Quando uscì dalla locanda, era scesa la sera e nelle strade poco illuminate si era adagiata una fine nebbiolina. S’incamminò con passo che credeva deciso, in realtà un poco malfermo, sicuro di ritrovare con facilità il percorso verso casa. Ma quelle vie strette, tutte uguali, risultarono un vero labirinto in cui lui procedeva per tentativi infruttuosi, non diverso da un topo da laboratorio. Per strada non incontrò anima viva e si ritrovò più volte al punto di partenza scoraggiato, quando vide, vicina a un uscio, una vecchietta che sembrava provenire da un’altra epoca, gonna di panno lunga fino ai piedi, una cuffietta bianca in testa e una gerla carica di legna sulle spalle. A lei Gervasio confessò di essersi perso. Venga con me, l’accompagno, gli disse l’anziana che si avviò lenta e sicura, senza nemmeno chiedergli dove dovesse andare.
Il ragioniere la seguì perplesso, forse la nonnina non c’era con la testa, ma dopo poche svolte che a lui sembrava di aver già fatto in precedenza, si ritrovò davanti al portone di casa della sua affittacamere.
Ma come ha fatto?, le chiese sbalordito.
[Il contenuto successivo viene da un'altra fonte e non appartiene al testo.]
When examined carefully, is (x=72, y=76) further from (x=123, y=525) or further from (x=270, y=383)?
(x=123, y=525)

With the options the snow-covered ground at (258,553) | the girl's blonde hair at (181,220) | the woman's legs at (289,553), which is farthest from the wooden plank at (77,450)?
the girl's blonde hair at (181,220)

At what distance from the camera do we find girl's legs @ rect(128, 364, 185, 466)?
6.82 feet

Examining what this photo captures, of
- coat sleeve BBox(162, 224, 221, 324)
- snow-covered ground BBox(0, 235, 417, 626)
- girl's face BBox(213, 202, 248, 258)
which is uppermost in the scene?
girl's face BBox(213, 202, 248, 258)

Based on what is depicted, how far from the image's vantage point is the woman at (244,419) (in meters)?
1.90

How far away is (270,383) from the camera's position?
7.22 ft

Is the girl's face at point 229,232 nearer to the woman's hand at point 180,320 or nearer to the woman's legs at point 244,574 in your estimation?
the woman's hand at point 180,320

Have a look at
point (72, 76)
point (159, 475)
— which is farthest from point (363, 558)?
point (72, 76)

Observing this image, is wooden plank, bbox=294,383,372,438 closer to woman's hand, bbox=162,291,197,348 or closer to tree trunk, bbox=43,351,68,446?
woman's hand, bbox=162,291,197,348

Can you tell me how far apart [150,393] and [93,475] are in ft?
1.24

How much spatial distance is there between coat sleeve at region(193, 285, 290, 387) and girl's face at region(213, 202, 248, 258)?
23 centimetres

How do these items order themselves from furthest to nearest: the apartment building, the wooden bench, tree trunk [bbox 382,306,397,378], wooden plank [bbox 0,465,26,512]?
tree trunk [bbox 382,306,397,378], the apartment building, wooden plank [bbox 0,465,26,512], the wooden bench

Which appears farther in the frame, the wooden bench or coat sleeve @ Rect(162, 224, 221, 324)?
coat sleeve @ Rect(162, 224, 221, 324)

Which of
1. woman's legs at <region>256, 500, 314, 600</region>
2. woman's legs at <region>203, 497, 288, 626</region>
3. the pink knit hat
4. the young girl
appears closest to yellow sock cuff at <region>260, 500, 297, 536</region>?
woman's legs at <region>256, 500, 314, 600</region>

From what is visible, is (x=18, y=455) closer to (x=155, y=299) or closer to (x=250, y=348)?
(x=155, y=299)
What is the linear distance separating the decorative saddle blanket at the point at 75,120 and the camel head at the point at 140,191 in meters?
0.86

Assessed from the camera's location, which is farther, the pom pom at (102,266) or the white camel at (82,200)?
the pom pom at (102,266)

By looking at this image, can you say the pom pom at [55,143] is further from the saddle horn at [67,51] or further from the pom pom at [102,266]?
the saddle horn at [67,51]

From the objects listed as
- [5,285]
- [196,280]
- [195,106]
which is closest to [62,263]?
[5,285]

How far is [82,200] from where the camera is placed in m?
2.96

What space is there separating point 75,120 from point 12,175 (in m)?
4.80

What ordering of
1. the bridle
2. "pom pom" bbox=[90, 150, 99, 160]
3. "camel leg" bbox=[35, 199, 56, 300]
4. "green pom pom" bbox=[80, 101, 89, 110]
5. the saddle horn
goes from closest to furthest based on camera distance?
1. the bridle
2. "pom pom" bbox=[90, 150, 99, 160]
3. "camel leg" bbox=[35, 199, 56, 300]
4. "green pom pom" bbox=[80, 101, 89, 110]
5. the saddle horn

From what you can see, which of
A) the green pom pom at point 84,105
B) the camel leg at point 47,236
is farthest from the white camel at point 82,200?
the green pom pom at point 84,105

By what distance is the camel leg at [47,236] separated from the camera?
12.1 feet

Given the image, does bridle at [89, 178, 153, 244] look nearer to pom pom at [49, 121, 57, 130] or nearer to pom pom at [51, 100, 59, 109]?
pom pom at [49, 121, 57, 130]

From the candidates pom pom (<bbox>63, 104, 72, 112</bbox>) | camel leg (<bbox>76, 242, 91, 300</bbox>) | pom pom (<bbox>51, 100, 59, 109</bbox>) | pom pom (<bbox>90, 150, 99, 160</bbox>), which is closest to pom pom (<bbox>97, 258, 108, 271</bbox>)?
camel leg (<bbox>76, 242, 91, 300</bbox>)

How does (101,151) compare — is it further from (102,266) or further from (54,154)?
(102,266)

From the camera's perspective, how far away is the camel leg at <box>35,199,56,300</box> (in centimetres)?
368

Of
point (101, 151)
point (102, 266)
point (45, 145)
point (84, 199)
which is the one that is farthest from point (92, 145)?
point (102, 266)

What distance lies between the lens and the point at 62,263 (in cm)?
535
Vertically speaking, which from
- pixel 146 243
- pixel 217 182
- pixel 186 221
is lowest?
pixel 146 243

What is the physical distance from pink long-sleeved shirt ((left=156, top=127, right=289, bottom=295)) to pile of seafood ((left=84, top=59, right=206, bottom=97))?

La vecchietta fece un sorriso sdentato, emise un eheh divertito, si strinse nello scialle e tornò sui suoi passi, scomparendo presto nella nebbia.
Gervasio si lasciò cadere esausto sul letto e forse si assopì, ma poco più tardi proruppe in una fragorosa risata. Rideva di sé stesso, lui sempre così preciso e razionale si era perso come un bambino e come un bambino si era lasciato stregare dall’atmosfera magica del paese, senza provare a dare all’accaduto spiegazioni logiche. Sì, la villeggiatura era iniziata nel migliore dei modi, rise di nuovo e si addormentò.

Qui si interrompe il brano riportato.